▶ **EXERCISE DESCRIPTION**
Find and return every line of the data that contains the word "site".

BEGIN DATA TO PROCESS

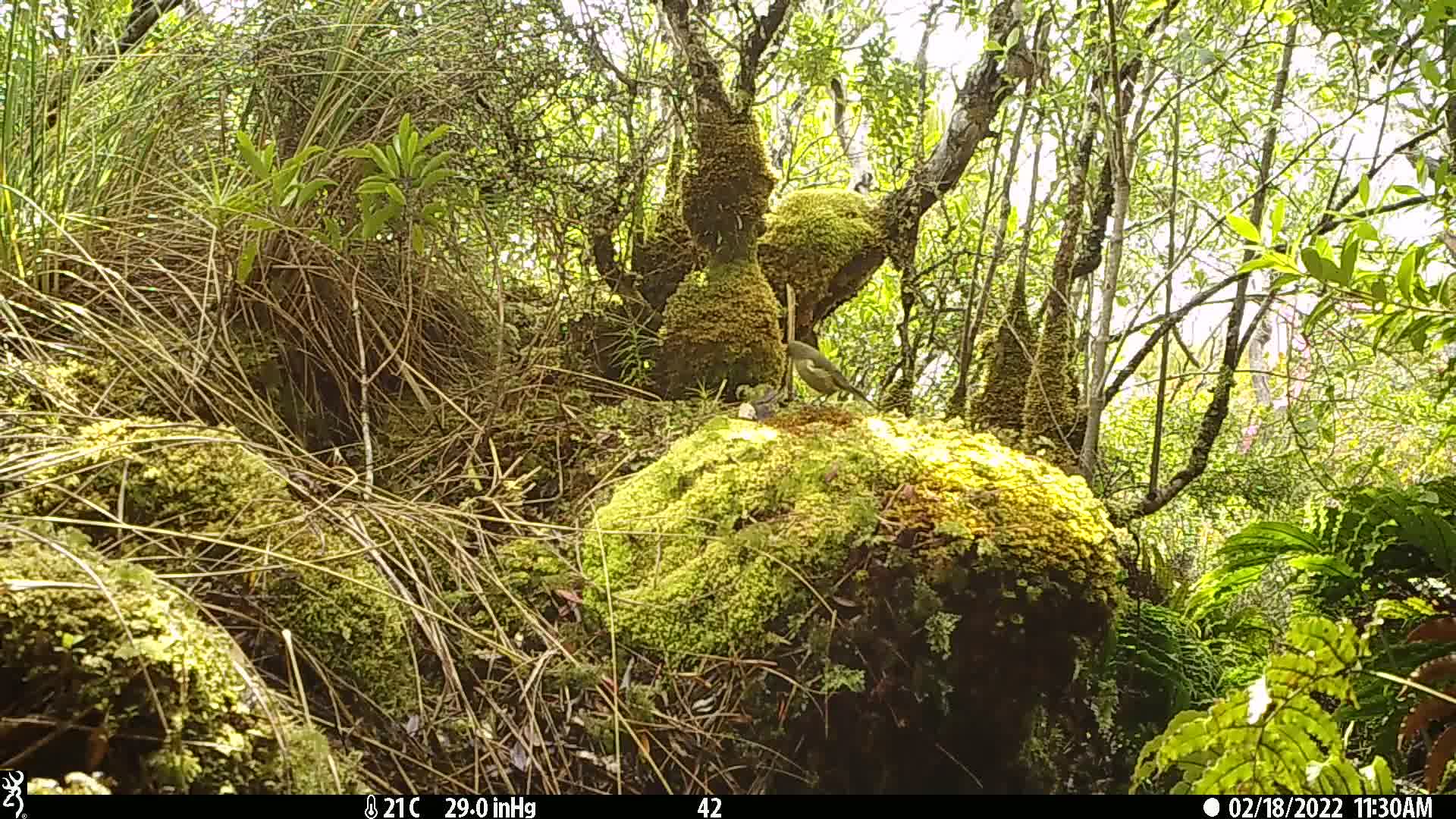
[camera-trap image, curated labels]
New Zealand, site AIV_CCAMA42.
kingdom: Animalia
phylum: Chordata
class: Aves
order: Passeriformes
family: Meliphagidae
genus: Anthornis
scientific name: Anthornis melanura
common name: new zealand bellbird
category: bellbird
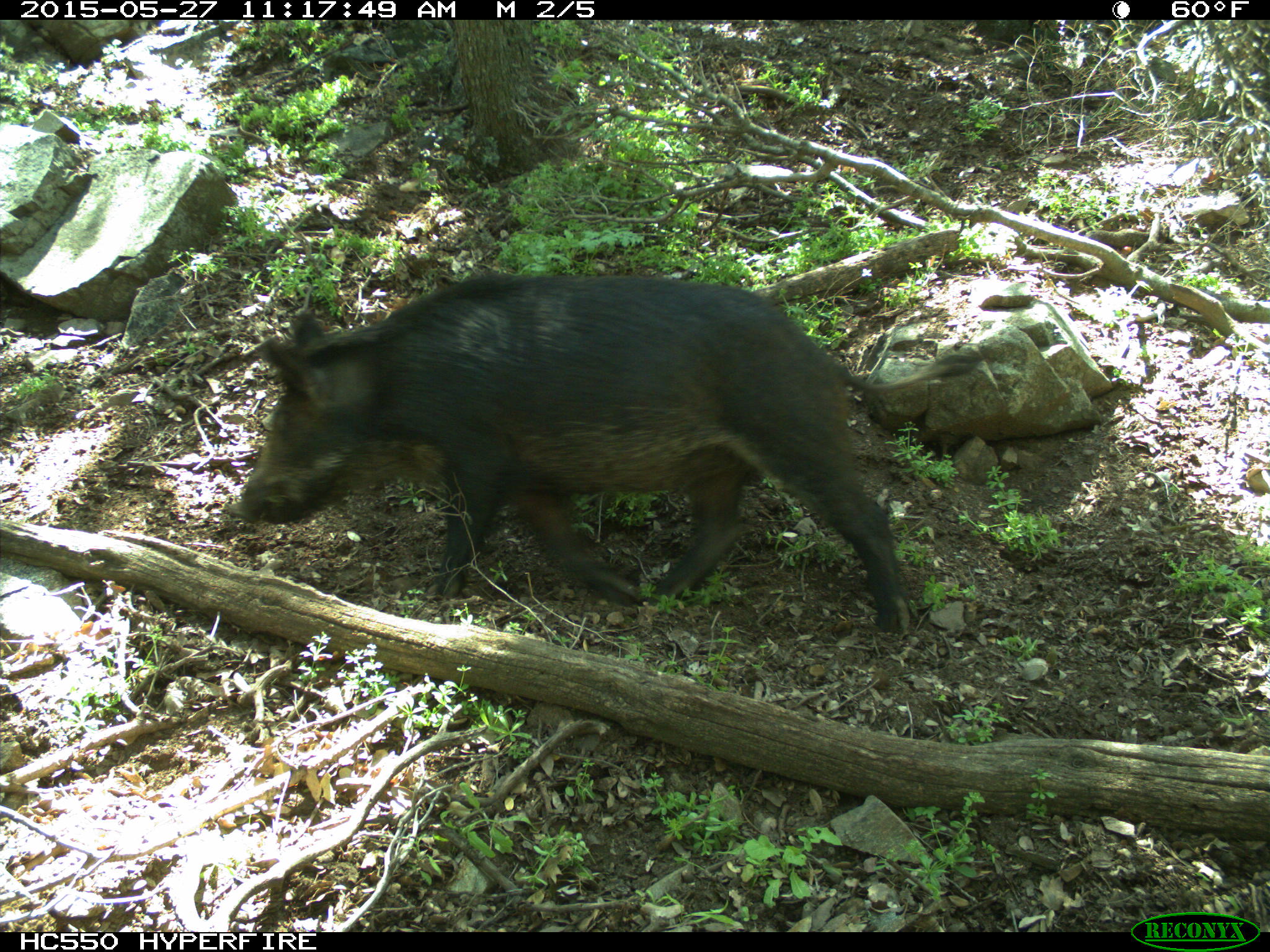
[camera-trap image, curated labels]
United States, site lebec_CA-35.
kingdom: Animalia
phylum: Chordata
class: Mammalia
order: Artiodactyla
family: Suidae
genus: Sus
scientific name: Sus scrofa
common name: wild boar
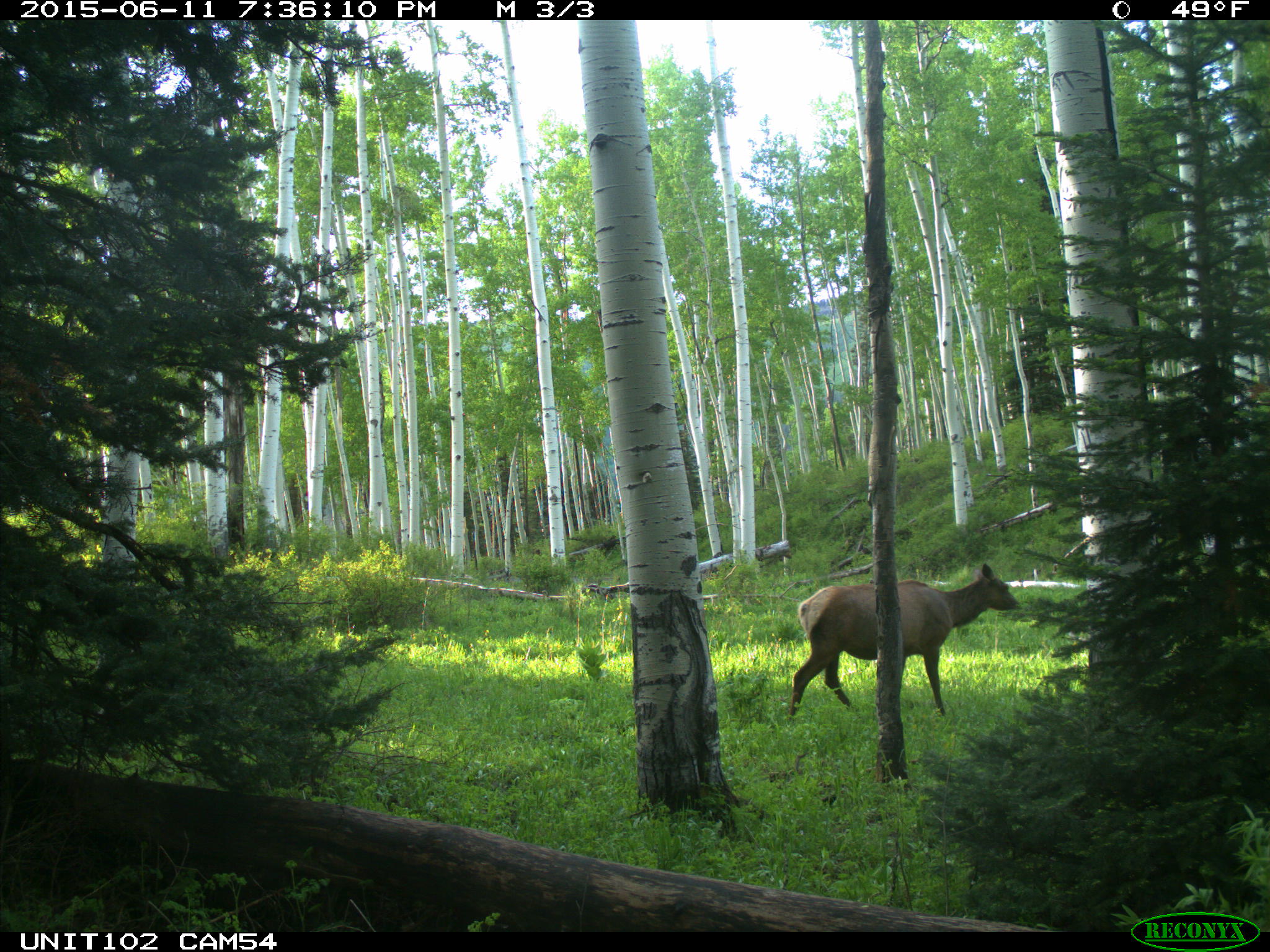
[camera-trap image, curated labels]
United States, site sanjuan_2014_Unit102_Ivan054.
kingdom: Animalia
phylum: Chordata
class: Mammalia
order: Artiodactyla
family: Cervidae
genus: Cervus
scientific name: Cervus elaphus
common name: red deer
Cervus elaphus (red deer).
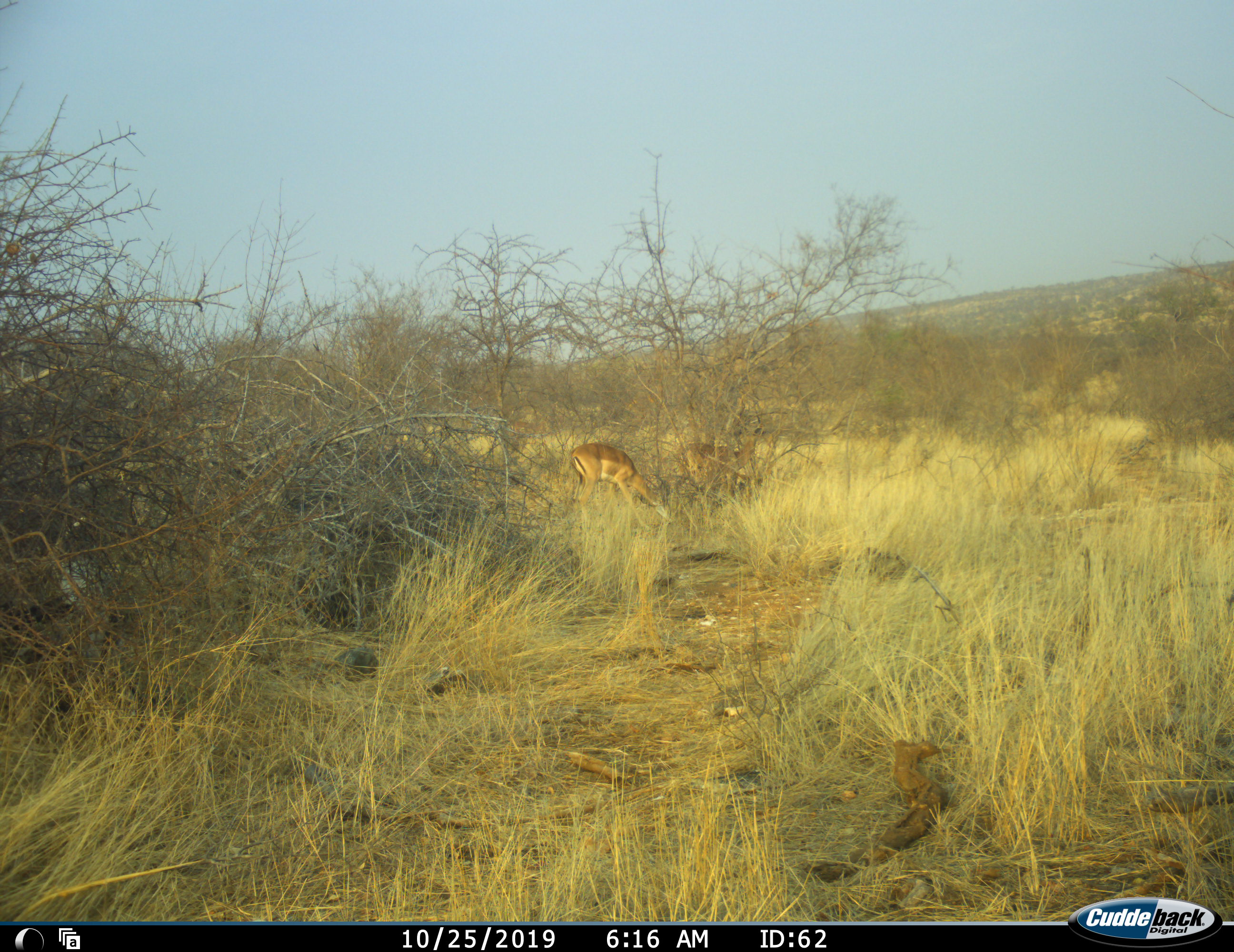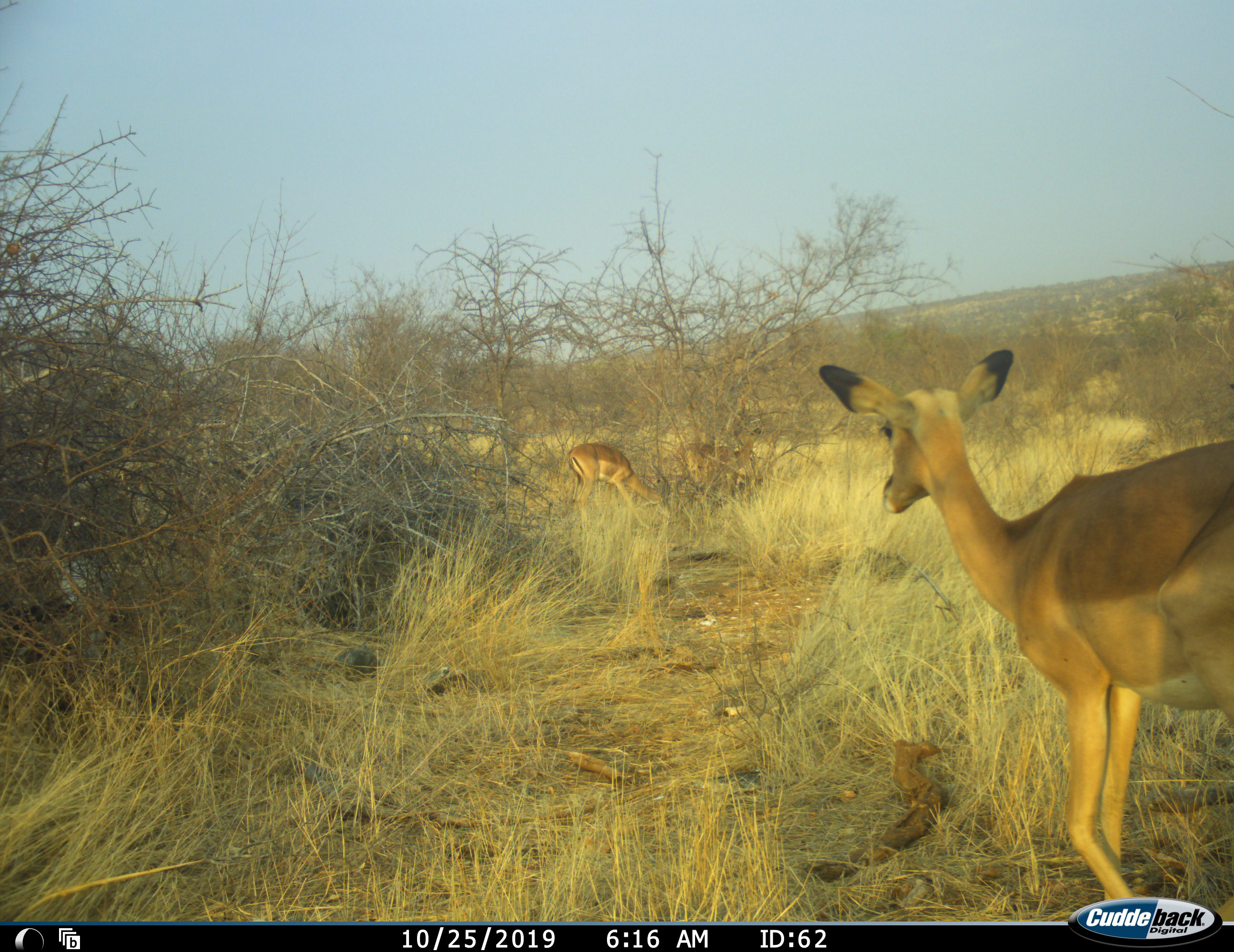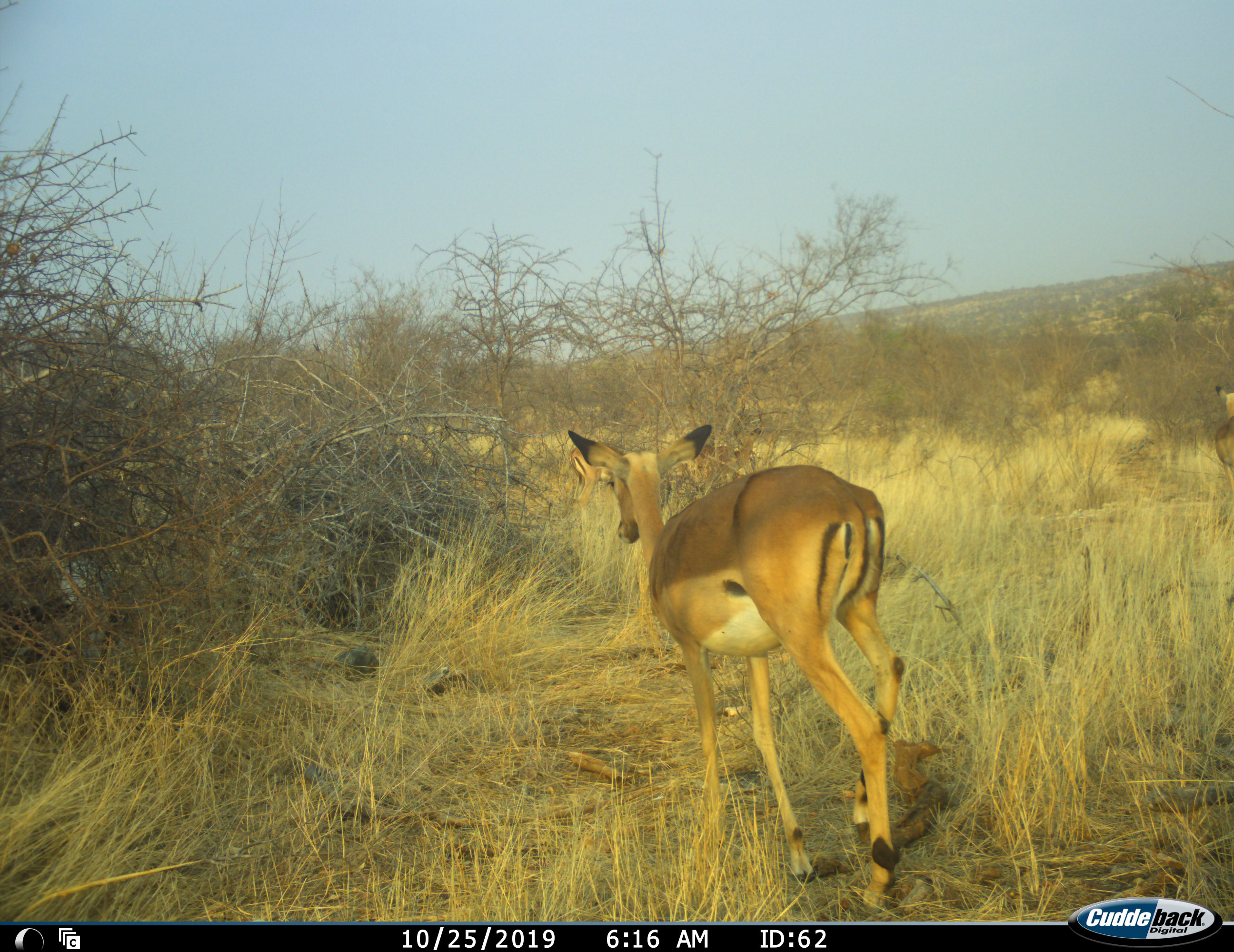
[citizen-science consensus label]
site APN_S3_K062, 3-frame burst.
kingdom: Animalia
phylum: Chordata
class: Mammalia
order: Artiodactyla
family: Bovidae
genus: Aepyceros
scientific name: Aepyceros melampus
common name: impala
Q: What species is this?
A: Impala (Aepyceros melampus).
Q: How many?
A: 4.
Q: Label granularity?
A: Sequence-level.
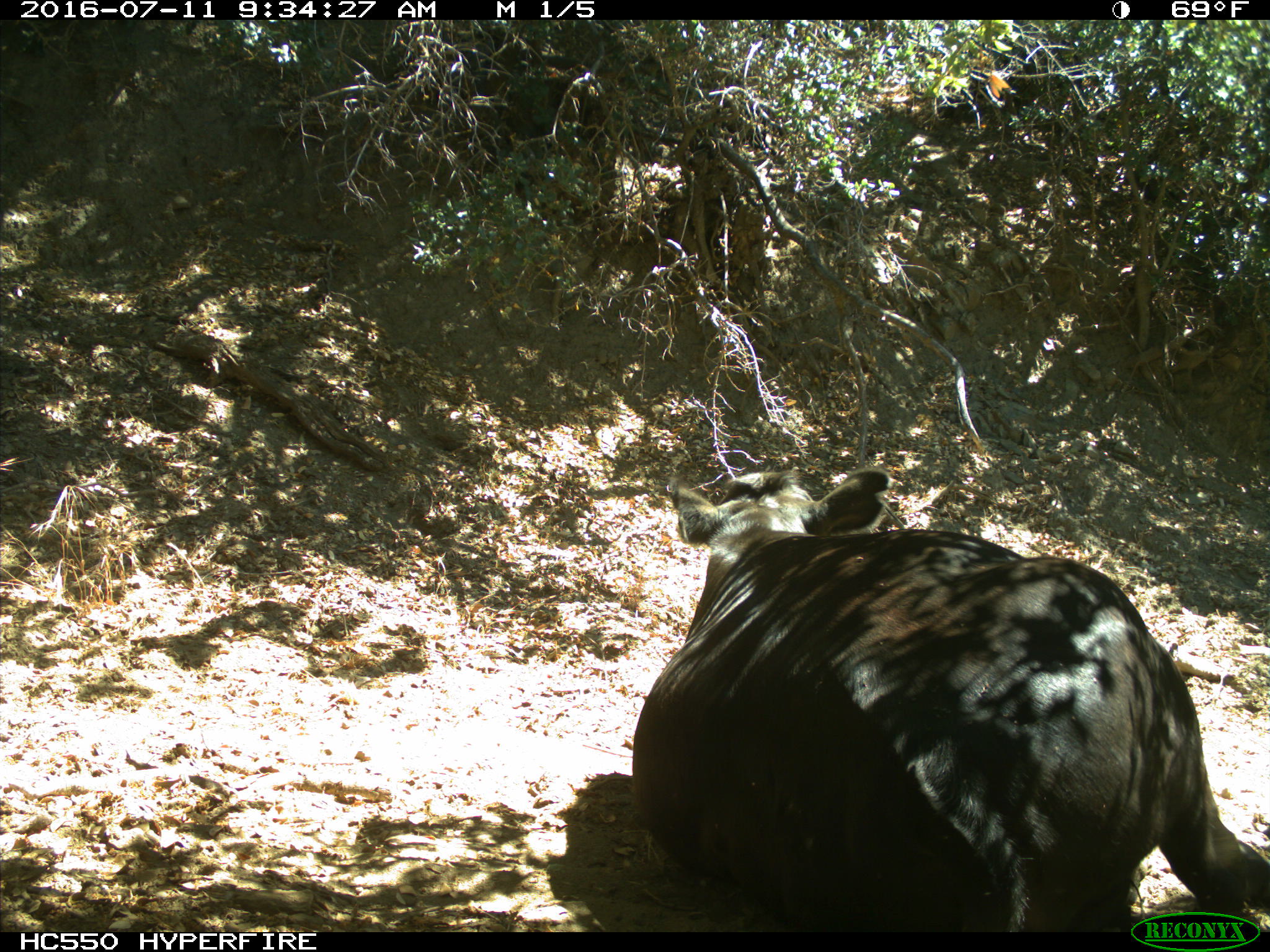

END DATA TO PROCESS

▶ **FINISHED TASK**
New Zealand, site AIV_CCAMA42.
United States, site lebec_CA-35.
United States, site sanjuan_2014_Unit102_Ivan054.
site APN_S3_K062, 3-frame burst.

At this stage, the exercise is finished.